In reply to trimipramine, posted by katekite on July 20, 2002, at 12:23:53

Hi,

I read your message to Deli. I would like to know what is premature menopause? Who diagnosed it for you? I am 31, also. I am fatigue all the time and have occasional moodswings. I've never seen a psychiatrist, just the family doctor. Although, I have made an appointment to see one in the future. What are BC pills? It was 5 years ago that I mentioned my symptoms to the family doctor and she gave me zoloft. I take the minimum and have never increased my dosage. However, I'm not sure what is wrong with me. She never told me and I never asked. I guess I was ashamed. I just continued taking the medicine because it helped. Now I find that some of the symptoms are coming back and that is why I'm going to a psych. I thank you for sharing your info. with Deli.
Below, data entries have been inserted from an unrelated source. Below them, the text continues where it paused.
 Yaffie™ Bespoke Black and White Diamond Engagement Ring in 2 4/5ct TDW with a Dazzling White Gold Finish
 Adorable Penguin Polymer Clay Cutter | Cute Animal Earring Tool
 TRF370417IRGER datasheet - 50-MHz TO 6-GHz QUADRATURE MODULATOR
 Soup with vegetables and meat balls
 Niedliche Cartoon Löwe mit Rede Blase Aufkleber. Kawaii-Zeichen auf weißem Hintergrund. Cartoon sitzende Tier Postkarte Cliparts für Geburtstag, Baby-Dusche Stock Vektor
It might help me also.

 

Re: trimipramine » 122296

Posted by katekite on July 23, 2002, at 9:21:03

In reply to Re: trimipramine, posted by 122296 on July 22, 2002, at 22:42:41

http://www.dr-bob.org/babble/20020709/msgs/112658.html

That link is to a message where I described things in more detail.
BC pill is 'birth control' pill.

Before a woman goes through menopause itself she may have years (usually 3-5 years) of symptoms without having her periods change much. Fatigue, worsening of pre-existing psychological problems is common.
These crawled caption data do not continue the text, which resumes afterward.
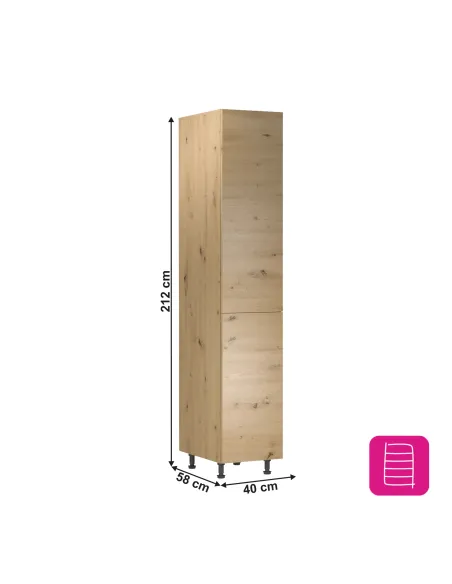 Dulap alimentar LANGEN D40SP, bucătărie/hol, 40x58x212 cm, PAL și stejar | MobilaOK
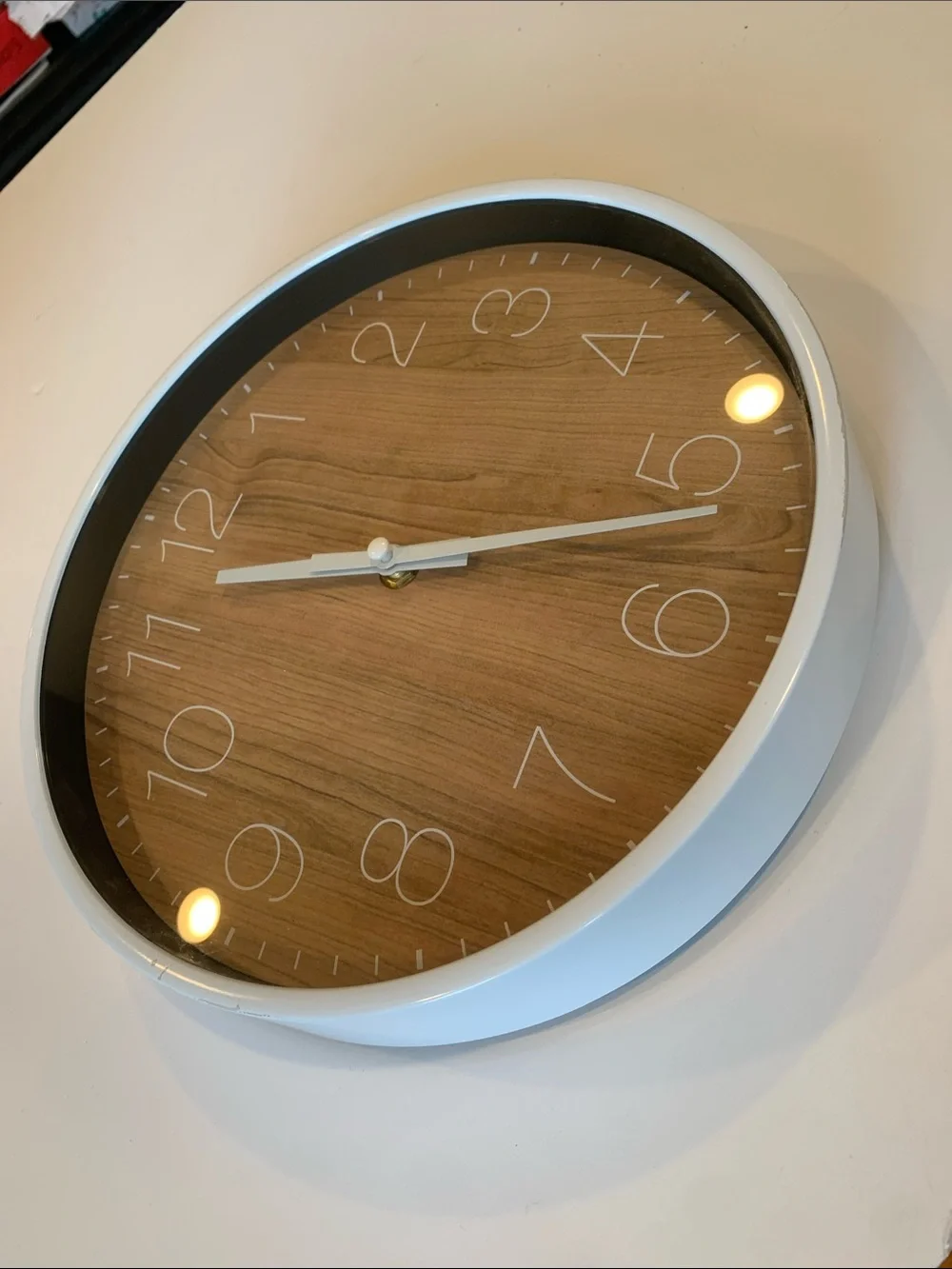 Non-Ticking Round Wall Clock Faux Wood Grain Quartz Battery Operated White Rim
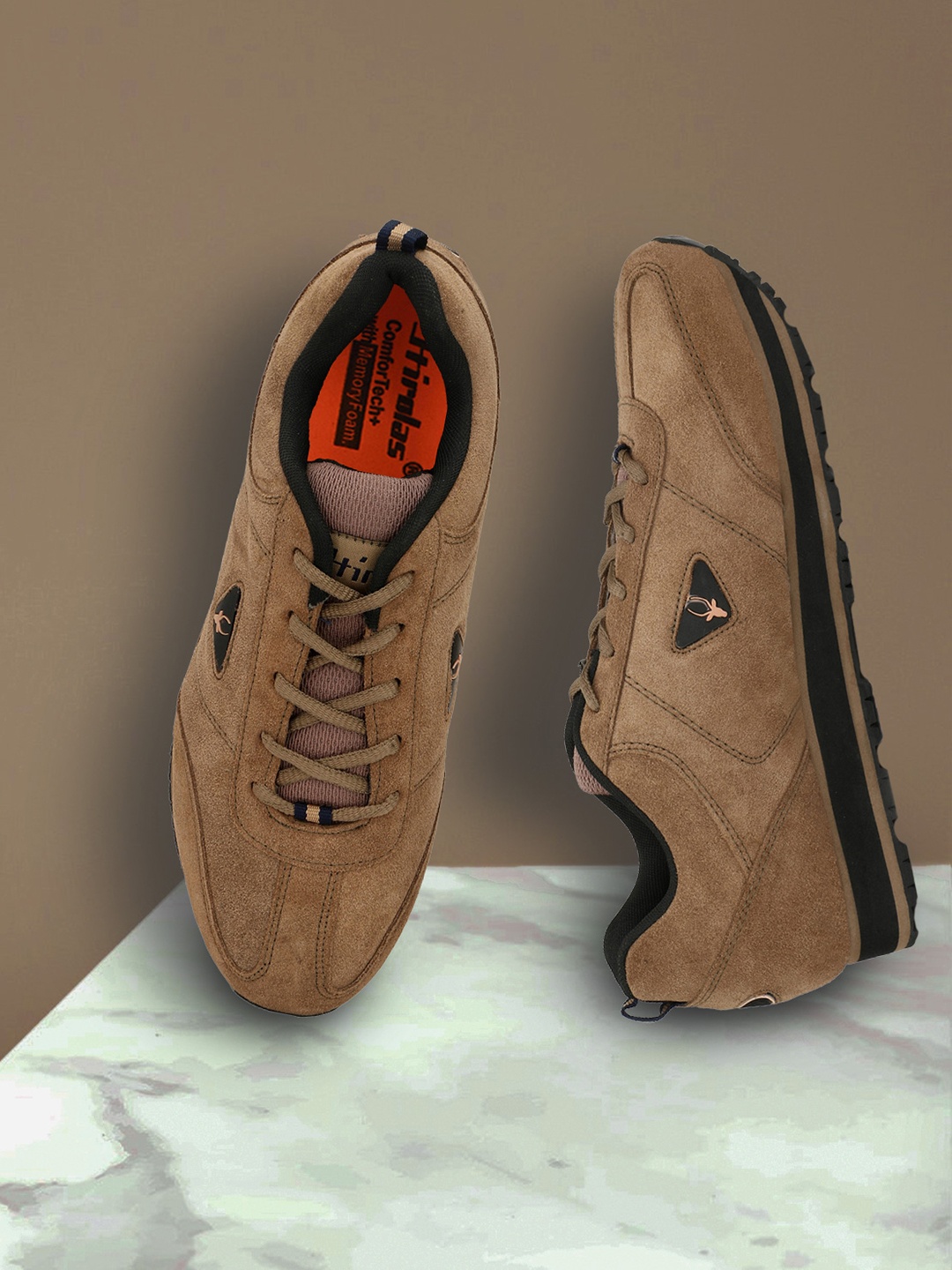 

HIROLAS Men Camel Brown Suede Running Shoes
I think the best person to see just to ask about it would be a gynecologist. We should see one once a year anyhow.

Take care,

kate

 

Re: Anti-Histamines, Questions about Sleep Meds » fachad

Posted by Shawn. T. on July 23, 2002, at 19:27:51

In reply to Re: Anti-Histamines, Questions about Sleep Meds » Shawn. T., posted by fachad on July 22, 2002, at 21:23:39

OK what do you think of Valerian? I know it doesn't help me, but have you thought about trying that? I'll leave both of our comments alone unless you really want a reply; it's probably best to let people decide on their own what to believe in this situation.


Shawn

 

Re: trimipramine » katekite

Posted by Shawn. T. on July 23, 2002, at 19:31:34

In reply to Re: trimipramine » 122296, posted by katekite on July 23, 2002, at 9:21:03

High levels of prolactin can result in a loss of periods aka amenorrhoea (why do I know this stuff?).